+++ Data listing +++

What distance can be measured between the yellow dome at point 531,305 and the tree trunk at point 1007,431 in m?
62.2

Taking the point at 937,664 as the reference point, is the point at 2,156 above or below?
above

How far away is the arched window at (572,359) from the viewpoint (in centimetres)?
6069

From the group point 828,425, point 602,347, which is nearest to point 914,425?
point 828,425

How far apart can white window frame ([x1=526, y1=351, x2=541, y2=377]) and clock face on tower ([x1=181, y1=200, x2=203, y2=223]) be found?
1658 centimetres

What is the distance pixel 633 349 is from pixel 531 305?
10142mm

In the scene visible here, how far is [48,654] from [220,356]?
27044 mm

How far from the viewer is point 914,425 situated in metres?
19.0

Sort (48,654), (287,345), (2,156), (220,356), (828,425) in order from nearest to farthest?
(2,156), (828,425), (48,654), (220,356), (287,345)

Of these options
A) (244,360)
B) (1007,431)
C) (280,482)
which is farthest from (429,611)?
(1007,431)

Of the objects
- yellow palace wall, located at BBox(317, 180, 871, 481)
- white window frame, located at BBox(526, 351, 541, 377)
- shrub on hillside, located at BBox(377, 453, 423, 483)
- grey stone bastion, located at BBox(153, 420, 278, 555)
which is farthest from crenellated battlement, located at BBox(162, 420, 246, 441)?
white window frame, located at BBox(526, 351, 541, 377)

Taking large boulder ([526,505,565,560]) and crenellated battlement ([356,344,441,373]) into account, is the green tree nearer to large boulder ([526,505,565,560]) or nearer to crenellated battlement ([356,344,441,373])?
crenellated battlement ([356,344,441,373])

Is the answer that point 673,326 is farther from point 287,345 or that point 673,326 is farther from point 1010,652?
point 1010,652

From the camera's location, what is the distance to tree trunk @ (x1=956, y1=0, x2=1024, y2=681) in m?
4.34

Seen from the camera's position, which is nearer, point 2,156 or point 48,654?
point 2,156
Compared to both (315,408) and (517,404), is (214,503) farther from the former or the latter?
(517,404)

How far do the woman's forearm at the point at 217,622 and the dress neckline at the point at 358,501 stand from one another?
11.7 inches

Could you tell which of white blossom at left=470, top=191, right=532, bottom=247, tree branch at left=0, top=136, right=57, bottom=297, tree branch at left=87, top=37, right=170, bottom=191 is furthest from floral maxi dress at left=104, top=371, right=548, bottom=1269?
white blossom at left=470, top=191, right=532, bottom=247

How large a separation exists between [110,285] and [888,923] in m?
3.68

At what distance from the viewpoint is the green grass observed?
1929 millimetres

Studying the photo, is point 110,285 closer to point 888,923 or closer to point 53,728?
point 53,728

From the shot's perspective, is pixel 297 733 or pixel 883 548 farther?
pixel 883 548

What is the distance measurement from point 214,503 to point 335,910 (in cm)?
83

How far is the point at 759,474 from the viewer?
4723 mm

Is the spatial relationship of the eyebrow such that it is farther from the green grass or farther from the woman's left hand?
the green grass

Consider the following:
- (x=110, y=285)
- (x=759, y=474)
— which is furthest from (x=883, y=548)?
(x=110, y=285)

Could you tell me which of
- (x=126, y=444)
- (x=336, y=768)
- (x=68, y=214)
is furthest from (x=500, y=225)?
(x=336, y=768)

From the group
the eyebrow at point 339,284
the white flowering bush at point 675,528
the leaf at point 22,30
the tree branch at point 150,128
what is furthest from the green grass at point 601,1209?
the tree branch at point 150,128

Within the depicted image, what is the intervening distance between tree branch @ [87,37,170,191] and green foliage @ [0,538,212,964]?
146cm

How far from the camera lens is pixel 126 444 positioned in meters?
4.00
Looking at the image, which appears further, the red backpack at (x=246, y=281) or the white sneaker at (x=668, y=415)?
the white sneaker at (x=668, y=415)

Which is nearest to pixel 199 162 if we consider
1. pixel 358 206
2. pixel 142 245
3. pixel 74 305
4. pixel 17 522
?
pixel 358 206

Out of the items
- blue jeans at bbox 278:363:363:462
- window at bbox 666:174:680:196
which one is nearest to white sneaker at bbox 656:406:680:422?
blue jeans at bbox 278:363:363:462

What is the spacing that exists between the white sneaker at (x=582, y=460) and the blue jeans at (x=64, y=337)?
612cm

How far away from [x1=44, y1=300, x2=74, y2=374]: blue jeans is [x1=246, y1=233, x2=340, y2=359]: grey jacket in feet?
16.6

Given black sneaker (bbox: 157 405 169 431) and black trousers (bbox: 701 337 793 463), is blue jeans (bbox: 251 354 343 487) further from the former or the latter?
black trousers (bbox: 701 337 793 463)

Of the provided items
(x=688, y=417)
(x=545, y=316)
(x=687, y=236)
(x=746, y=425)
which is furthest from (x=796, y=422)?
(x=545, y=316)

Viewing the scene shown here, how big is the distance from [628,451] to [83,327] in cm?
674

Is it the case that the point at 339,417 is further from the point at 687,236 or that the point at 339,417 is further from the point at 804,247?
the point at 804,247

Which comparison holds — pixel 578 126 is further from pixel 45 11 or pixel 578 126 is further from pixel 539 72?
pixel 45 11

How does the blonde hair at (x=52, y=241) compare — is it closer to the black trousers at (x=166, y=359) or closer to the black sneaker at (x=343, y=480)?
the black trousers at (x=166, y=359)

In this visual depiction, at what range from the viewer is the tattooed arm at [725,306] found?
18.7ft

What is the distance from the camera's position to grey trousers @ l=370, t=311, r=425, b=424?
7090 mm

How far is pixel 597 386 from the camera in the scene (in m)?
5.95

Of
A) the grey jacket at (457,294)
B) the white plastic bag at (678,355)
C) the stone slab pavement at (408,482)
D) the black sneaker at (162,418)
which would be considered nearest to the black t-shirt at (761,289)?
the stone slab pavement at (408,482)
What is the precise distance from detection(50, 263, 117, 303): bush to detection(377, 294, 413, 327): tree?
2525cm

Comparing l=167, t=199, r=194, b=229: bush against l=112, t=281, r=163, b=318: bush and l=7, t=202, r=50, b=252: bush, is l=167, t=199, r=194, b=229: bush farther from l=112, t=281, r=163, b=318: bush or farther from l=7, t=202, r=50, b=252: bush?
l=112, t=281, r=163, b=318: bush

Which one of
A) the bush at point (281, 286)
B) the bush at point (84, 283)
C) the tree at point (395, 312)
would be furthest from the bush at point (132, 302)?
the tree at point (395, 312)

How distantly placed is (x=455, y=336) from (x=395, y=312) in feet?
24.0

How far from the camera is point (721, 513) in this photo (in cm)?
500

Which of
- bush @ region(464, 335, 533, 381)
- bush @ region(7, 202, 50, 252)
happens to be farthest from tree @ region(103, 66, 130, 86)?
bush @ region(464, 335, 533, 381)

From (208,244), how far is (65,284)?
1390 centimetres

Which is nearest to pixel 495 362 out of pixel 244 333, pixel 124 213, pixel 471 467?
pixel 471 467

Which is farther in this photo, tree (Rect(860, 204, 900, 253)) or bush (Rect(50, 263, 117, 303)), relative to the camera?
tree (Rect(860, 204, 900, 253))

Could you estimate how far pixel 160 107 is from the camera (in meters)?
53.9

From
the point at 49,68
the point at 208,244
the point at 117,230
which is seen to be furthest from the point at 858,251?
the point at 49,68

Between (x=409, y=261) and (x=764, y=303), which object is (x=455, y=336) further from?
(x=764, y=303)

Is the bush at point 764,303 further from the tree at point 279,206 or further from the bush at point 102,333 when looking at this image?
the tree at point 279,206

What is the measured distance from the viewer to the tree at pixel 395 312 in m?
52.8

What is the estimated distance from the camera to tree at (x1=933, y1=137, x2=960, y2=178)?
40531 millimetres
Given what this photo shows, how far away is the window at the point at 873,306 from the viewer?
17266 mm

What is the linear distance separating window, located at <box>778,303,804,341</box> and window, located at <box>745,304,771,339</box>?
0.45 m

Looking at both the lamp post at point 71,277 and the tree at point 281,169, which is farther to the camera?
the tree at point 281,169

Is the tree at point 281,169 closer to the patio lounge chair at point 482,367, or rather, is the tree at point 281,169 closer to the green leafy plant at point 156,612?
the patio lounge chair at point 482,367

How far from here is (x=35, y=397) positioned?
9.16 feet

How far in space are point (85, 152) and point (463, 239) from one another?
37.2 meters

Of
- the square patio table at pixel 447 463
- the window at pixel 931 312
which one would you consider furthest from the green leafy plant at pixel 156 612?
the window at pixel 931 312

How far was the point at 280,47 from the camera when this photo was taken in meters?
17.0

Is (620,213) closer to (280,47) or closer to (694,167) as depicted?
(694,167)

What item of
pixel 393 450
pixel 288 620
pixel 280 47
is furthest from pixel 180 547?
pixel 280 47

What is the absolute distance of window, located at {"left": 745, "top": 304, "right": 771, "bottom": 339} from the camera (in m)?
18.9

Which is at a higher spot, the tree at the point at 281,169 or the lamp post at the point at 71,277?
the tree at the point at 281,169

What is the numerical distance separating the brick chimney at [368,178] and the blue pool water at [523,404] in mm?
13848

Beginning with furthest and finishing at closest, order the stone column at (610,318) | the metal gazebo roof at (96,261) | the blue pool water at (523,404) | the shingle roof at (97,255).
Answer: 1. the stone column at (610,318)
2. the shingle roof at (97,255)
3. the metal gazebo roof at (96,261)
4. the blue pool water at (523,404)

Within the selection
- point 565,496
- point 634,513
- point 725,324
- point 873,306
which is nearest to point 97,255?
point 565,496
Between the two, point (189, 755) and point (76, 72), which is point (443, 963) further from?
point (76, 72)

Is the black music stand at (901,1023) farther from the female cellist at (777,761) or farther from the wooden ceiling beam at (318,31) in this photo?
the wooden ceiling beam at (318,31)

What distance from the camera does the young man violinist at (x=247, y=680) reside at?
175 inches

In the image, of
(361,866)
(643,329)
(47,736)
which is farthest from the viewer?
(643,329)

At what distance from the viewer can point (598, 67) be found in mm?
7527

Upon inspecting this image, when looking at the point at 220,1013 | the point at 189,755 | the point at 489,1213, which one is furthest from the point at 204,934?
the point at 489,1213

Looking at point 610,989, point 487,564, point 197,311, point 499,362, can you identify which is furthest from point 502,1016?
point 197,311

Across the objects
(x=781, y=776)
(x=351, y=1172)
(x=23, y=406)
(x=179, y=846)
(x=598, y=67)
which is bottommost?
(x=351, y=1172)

+++

Task objective | Copy the records word for word, everything from the line containing "From (208,244), how far is (65,284)?" down to the line containing "37.2 meters", including both of those lines.

Reply to the exercise |
From (208,244), how far is (65,284)?
1390 centimetres

Which is nearest to pixel 495 362 out of pixel 244 333, pixel 124 213, pixel 471 467?
pixel 471 467

Which is farther in this photo, tree (Rect(860, 204, 900, 253)) or bush (Rect(50, 263, 117, 303)), relative to the camera?
tree (Rect(860, 204, 900, 253))

Could you estimate how far pixel 160 107 is from the camera (in meters)?
53.9

From
the point at 49,68
the point at 208,244
the point at 117,230
which is seen to be furthest from the point at 858,251?
the point at 49,68

Between (x=409, y=261) and (x=764, y=303), which object is (x=455, y=336) further from?
(x=764, y=303)

Is the bush at point 764,303 further from the tree at point 279,206 or further from the bush at point 102,333 when looking at this image?
the tree at point 279,206

What is the measured distance from the viewer to the tree at pixel 395 312 in m?
52.8

What is the estimated distance from the camera to tree at (x1=933, y1=137, x2=960, y2=178)?
40531 millimetres
Given what this photo shows, how far away is the window at the point at 873,306 from the viewer?
17266 mm

What is the linear distance separating window, located at <box>778,303,804,341</box> and window, located at <box>745,304,771,339</box>?
0.45 m

Looking at both the lamp post at point 71,277 and the tree at point 281,169, which is farther to the camera?
the tree at point 281,169

Is the tree at point 281,169 closer to the patio lounge chair at point 482,367, or rather, is the tree at point 281,169 closer to the green leafy plant at point 156,612?
the patio lounge chair at point 482,367

How far from here is (x=35, y=397) positioned?
9.16 feet

How far in space are point (85, 152) and point (463, 239) from one another?
37.2 meters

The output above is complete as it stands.